Spatial question records:
>> start
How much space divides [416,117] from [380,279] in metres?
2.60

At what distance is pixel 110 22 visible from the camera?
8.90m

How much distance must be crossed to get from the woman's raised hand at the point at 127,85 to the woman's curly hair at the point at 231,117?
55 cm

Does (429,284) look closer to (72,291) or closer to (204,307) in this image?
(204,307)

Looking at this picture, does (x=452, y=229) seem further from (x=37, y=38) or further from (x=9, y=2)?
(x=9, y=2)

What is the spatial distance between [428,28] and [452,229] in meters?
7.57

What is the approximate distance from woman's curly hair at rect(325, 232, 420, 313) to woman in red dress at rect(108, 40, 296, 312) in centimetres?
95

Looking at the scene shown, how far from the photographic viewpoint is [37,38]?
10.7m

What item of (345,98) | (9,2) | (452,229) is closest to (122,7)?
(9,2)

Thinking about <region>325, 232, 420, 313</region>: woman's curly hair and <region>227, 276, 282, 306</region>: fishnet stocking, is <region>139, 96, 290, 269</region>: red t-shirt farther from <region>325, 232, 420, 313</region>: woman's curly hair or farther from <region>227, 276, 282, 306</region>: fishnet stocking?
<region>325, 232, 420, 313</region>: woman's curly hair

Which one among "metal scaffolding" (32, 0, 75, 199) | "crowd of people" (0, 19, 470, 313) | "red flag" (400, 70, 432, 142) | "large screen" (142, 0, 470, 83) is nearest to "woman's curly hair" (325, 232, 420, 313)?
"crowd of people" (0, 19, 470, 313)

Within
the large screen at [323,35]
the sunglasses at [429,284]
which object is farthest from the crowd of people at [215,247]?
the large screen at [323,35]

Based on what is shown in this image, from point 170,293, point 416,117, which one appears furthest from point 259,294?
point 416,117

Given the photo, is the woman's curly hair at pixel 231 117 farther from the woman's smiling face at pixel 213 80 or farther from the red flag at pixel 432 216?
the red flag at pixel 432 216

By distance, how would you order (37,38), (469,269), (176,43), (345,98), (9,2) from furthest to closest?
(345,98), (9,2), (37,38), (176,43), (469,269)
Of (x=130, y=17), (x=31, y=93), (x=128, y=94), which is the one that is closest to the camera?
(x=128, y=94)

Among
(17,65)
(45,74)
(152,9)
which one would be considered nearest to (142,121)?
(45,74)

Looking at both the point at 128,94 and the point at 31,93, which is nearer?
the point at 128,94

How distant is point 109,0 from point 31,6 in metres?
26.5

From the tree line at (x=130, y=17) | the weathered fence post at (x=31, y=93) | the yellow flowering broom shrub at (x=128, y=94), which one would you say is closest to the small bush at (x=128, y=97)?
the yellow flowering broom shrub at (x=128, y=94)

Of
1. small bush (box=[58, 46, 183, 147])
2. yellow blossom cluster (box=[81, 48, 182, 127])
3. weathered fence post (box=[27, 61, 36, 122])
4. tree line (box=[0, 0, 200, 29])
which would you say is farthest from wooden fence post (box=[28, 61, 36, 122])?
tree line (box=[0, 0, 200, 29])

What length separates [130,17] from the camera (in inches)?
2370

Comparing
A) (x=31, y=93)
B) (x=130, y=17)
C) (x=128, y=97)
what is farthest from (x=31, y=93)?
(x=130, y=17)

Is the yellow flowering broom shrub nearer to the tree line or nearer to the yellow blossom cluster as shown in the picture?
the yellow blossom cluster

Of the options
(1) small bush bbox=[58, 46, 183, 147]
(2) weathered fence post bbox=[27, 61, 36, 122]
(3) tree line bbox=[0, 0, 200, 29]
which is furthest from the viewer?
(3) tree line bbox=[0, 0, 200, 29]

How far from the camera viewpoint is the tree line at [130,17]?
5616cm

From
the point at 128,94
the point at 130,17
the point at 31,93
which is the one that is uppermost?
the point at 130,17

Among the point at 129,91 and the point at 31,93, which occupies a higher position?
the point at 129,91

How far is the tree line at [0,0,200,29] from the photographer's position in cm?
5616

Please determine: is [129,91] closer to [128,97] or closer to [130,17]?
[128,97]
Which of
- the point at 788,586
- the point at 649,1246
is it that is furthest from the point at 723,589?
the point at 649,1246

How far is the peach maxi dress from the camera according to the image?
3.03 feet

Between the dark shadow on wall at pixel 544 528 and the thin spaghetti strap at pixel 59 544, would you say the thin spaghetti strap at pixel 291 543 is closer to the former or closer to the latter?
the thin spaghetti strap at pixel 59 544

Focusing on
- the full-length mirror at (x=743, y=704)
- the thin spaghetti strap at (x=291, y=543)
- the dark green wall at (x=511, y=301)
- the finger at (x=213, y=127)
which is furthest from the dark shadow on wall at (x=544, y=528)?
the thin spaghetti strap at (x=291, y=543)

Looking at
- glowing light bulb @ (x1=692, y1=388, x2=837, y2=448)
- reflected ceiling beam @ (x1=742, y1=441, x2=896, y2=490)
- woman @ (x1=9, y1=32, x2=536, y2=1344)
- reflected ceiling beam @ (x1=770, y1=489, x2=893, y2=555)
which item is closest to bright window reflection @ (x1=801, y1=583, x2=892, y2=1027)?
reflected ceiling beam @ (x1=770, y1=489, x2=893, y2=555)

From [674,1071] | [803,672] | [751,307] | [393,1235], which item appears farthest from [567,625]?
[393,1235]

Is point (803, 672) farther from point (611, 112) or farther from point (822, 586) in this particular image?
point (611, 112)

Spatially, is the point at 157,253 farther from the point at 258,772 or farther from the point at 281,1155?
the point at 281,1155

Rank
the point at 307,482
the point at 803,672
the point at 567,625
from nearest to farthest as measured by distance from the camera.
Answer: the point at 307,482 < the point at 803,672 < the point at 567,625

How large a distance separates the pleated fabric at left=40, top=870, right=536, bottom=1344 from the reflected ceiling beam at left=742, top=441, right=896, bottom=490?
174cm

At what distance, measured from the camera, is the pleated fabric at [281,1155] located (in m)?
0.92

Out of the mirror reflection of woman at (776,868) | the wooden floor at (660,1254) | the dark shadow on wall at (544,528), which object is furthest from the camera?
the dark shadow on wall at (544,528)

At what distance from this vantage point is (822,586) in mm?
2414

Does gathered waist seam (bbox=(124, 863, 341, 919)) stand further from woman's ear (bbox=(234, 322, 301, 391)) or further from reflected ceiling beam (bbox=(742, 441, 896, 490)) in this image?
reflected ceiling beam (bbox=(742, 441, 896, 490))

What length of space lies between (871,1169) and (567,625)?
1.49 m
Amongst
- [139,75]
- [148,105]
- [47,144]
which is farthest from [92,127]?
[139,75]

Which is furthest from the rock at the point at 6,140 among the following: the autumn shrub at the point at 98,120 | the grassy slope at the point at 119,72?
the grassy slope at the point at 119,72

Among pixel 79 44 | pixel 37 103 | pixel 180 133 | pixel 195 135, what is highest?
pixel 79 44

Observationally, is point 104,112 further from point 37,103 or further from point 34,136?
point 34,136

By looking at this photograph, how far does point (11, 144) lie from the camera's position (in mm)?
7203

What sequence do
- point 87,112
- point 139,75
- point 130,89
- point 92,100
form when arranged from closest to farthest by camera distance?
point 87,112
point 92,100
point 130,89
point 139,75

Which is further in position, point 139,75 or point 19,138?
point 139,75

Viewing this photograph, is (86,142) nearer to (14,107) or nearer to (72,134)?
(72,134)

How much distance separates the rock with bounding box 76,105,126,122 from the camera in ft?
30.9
>> end
Short task:
Revise the records so that every "fishnet stocking" becomes "lace stocking", keeping all other text the same.

Solution for this exercise:
How much space divides [416,117] from [380,279] in metres?
2.60

At what distance is pixel 110 22 visible from the camera?
8.90m

How much distance must be crossed to get from the woman's raised hand at the point at 127,85 to the woman's curly hair at the point at 231,117?
55 cm

Does (429,284) look closer to (72,291) or closer to (204,307) in this image?
(204,307)

Looking at this picture, does (x=452, y=229) seem further from (x=37, y=38) or further from (x=9, y=2)?
(x=9, y=2)

What is the spatial distance between [428,28] and [452,229] in meters?
7.57

What is the approximate distance from woman's curly hair at rect(325, 232, 420, 313) to woman in red dress at rect(108, 40, 296, 312) in centimetres?
95

Looking at the scene shown, how far from the photographic viewpoint is [37,38]?
10.7m

What item of (345,98) | (9,2) | (452,229) is closest to (122,7)?
(9,2)

Thinking about <region>325, 232, 420, 313</region>: woman's curly hair and <region>227, 276, 282, 306</region>: lace stocking, is <region>139, 96, 290, 269</region>: red t-shirt farther from <region>325, 232, 420, 313</region>: woman's curly hair or farther from <region>227, 276, 282, 306</region>: lace stocking?
<region>325, 232, 420, 313</region>: woman's curly hair

Which one among "metal scaffolding" (32, 0, 75, 199) | "crowd of people" (0, 19, 470, 313) | "red flag" (400, 70, 432, 142) | "large screen" (142, 0, 470, 83) is nearest to "woman's curly hair" (325, 232, 420, 313)?
"crowd of people" (0, 19, 470, 313)

Within
the large screen at [323,35]
the sunglasses at [429,284]
which object is farthest from the crowd of people at [215,247]?
the large screen at [323,35]

Based on what is shown in this image, from point 170,293, point 416,117, which one appears furthest from point 259,294?
point 416,117

Given the photo, is the woman's curly hair at pixel 231 117 farther from the woman's smiling face at pixel 213 80 or farther from the red flag at pixel 432 216?
the red flag at pixel 432 216

By distance, how would you order (37,38), (469,269), (176,43), (345,98), (9,2) from furthest to closest?
(345,98), (9,2), (37,38), (176,43), (469,269)
Of (x=130, y=17), (x=31, y=93), (x=128, y=94), which is the one that is closest to the camera?
(x=128, y=94)

Among
(17,65)
(45,74)
(152,9)
which one would be considered nearest to (142,121)?
(45,74)

Looking at both the point at 128,94 and the point at 31,93, which is nearer?
the point at 128,94

How distant is point 109,0 from point 31,6 in metres?
26.5

From the tree line at (x=130, y=17) | the weathered fence post at (x=31, y=93) | the yellow flowering broom shrub at (x=128, y=94), which one would you say is closest to the small bush at (x=128, y=97)?
the yellow flowering broom shrub at (x=128, y=94)

Of
1. small bush (box=[58, 46, 183, 147])
2. yellow blossom cluster (box=[81, 48, 182, 127])
3. weathered fence post (box=[27, 61, 36, 122])
4. tree line (box=[0, 0, 200, 29])
which would you say is farthest from wooden fence post (box=[28, 61, 36, 122])?
tree line (box=[0, 0, 200, 29])

What length separates [130,17] from the camera (in inches)?
2370

Comparing
A) (x=31, y=93)
B) (x=130, y=17)
C) (x=128, y=97)
what is farthest from (x=31, y=93)?
(x=130, y=17)

Is the yellow flowering broom shrub nearer to the tree line or nearer to the yellow blossom cluster as shown in the picture?
the yellow blossom cluster

Of the options
(1) small bush bbox=[58, 46, 183, 147]
(2) weathered fence post bbox=[27, 61, 36, 122]
(3) tree line bbox=[0, 0, 200, 29]
which is furthest from the viewer?
(3) tree line bbox=[0, 0, 200, 29]

How far from the camera viewpoint is the tree line at [130,17]?
5616cm

From
the point at 128,94
the point at 130,17
the point at 31,93
which is the one that is uppermost?
the point at 130,17

Among the point at 129,91 and the point at 31,93, which occupies a higher position?
the point at 129,91

How far is the tree line at [0,0,200,29] from the photographer's position in cm?
5616

Please determine: is [129,91] closer to [128,97] or closer to [130,17]?
[128,97]
Which of
- the point at 788,586
- the point at 649,1246
is it that is furthest from the point at 723,589?
the point at 649,1246

How far is the peach maxi dress from the camera according to the image?
3.03 feet

Between the dark shadow on wall at pixel 544 528 and the thin spaghetti strap at pixel 59 544, would you say the thin spaghetti strap at pixel 291 543 is closer to the former or closer to the latter?
the thin spaghetti strap at pixel 59 544

Focusing on
- the full-length mirror at (x=743, y=704)
- the thin spaghetti strap at (x=291, y=543)
- the dark green wall at (x=511, y=301)
- the finger at (x=213, y=127)
which is furthest from the dark shadow on wall at (x=544, y=528)?
the thin spaghetti strap at (x=291, y=543)

Looking at
- glowing light bulb @ (x1=692, y1=388, x2=837, y2=448)
- reflected ceiling beam @ (x1=742, y1=441, x2=896, y2=490)
- woman @ (x1=9, y1=32, x2=536, y2=1344)
- reflected ceiling beam @ (x1=770, y1=489, x2=893, y2=555)
which item is closest to bright window reflection @ (x1=801, y1=583, x2=892, y2=1027)?
reflected ceiling beam @ (x1=770, y1=489, x2=893, y2=555)

From [674,1071] | [803,672] | [751,307] | [393,1235], which item appears farthest from [567,625]?
[393,1235]

Is point (803, 672) farther from point (611, 112) or farther from point (822, 586) in this particular image?
point (611, 112)

Spatially, is the point at 157,253 farther from the point at 258,772 or farther from the point at 281,1155?
the point at 281,1155

Rank
the point at 307,482
the point at 803,672
the point at 567,625
from nearest to farthest as measured by distance from the camera.
Answer: the point at 307,482 < the point at 803,672 < the point at 567,625

How large a distance separates the pleated fabric at left=40, top=870, right=536, bottom=1344 from the reflected ceiling beam at left=742, top=441, right=896, bottom=490?
174cm

At what distance, measured from the camera, is the pleated fabric at [281,1155] located (in m)?
0.92

Out of the mirror reflection of woman at (776,868) | the wooden floor at (660,1254) | the dark shadow on wall at (544,528), which object is furthest from the camera?
the dark shadow on wall at (544,528)

At what distance from this vantage point is (822,586) in mm?
2414

Does gathered waist seam (bbox=(124, 863, 341, 919)) stand further from woman's ear (bbox=(234, 322, 301, 391)) or further from reflected ceiling beam (bbox=(742, 441, 896, 490)) in this image?
reflected ceiling beam (bbox=(742, 441, 896, 490))

What length of space lies between (871,1169) and (567,625)?
1.49 m
Amongst
- [139,75]
- [148,105]
- [47,144]
which is farthest from [92,127]?
[139,75]

Which is furthest from the rock at the point at 6,140 among the following: the autumn shrub at the point at 98,120 | the grassy slope at the point at 119,72?
the grassy slope at the point at 119,72

Among pixel 79 44 | pixel 37 103 | pixel 180 133 | pixel 195 135, what is highest?
pixel 79 44

Observationally, is point 104,112 further from point 37,103 or further from point 34,136?
point 34,136

By looking at this photograph, how far does point (11, 144) lie from the camera's position (in mm)?
7203

What sequence do
- point 87,112
- point 139,75
- point 130,89
- point 92,100
form when arranged from closest to farthest by camera distance?
point 87,112
point 92,100
point 130,89
point 139,75

Which is further in position, point 139,75 or point 19,138?
point 139,75

Viewing this photograph, is (86,142) nearer to (14,107) or nearer to (72,134)?
(72,134)

How much distance separates the rock with bounding box 76,105,126,122 from the camera in ft?
30.9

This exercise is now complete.